The dramatic remake of the museum's exhibit and community spaces provides Franklin with a chance to rethink the museum's mission and approach. Among changes: a new learning center that will combine treasured art objects with technology to give patrons surprising ways to view and think about art.
And Franklin believes exhibiting more of the jewels of this museum's highly esteemed collection could be just as popular, and more enriching, than any pre-packaged traveling show.
Augmenting the museum's limited contemporary art collection, to keep the museum at the cutting edge of art and to attract younger people to visit, is another longstanding goal.

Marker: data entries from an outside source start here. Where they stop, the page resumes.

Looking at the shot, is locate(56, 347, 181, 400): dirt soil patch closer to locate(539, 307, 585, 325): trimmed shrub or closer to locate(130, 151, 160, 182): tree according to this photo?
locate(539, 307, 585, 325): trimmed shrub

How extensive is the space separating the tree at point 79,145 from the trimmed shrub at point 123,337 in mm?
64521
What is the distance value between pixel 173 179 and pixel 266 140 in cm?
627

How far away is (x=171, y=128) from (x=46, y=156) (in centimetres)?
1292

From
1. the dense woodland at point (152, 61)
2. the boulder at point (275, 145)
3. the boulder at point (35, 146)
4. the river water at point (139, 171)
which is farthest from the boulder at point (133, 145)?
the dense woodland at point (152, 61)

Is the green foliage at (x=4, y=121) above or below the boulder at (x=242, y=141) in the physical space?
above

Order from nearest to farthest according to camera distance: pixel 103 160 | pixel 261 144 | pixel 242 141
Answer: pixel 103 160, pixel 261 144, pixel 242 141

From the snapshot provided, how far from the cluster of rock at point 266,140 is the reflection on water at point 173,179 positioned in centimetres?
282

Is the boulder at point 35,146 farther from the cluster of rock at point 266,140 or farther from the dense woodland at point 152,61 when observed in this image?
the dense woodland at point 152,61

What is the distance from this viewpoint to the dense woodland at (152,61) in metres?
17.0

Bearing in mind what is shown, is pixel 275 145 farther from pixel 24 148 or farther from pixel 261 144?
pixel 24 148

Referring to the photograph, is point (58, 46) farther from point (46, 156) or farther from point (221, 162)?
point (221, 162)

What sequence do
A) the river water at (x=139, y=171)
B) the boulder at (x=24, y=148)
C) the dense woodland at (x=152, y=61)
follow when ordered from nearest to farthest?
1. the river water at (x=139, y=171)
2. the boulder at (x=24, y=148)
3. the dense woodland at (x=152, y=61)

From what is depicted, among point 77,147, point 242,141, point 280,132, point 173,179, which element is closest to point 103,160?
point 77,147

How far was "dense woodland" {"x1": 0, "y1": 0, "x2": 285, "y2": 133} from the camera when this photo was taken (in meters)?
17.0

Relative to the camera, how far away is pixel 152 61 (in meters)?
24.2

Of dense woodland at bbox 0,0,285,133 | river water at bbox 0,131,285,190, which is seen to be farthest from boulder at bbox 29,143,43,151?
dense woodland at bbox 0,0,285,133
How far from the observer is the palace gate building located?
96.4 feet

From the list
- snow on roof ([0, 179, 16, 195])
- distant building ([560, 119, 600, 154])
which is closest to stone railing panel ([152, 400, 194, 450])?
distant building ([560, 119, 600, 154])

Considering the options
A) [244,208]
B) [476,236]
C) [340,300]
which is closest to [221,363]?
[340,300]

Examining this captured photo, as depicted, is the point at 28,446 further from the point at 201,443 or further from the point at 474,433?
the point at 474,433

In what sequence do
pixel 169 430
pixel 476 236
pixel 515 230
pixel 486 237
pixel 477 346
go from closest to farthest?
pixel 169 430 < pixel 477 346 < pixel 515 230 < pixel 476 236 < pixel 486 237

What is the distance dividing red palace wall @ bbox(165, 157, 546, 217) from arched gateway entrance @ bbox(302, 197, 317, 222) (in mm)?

That's where the Bidwell gift comes in. Besides sharing contemporary art from their highly respected collection, the couple also has agreed to buy and renovate the West Side exhibition space, in an old Ohio City transformer station, and jointly program exhibits for 15 years. The West Side annex will become museum property at the end of 15 years.
In addition, the Bidwells will donate $3 million to the main museum, including $2 million for an endowed curatorial chair in contemporary art -- for a total gift valued at $5.5 million to $7 million.
Eventually, the Bidwells say they intend to leave their full art collection to the Cleveland museum and the Akron Art Museum, with details yet to be worked out. Their intention stands as another reminder of the incomparable value Cleveland's great cultural institutions enjoy from the generosity of local supporters.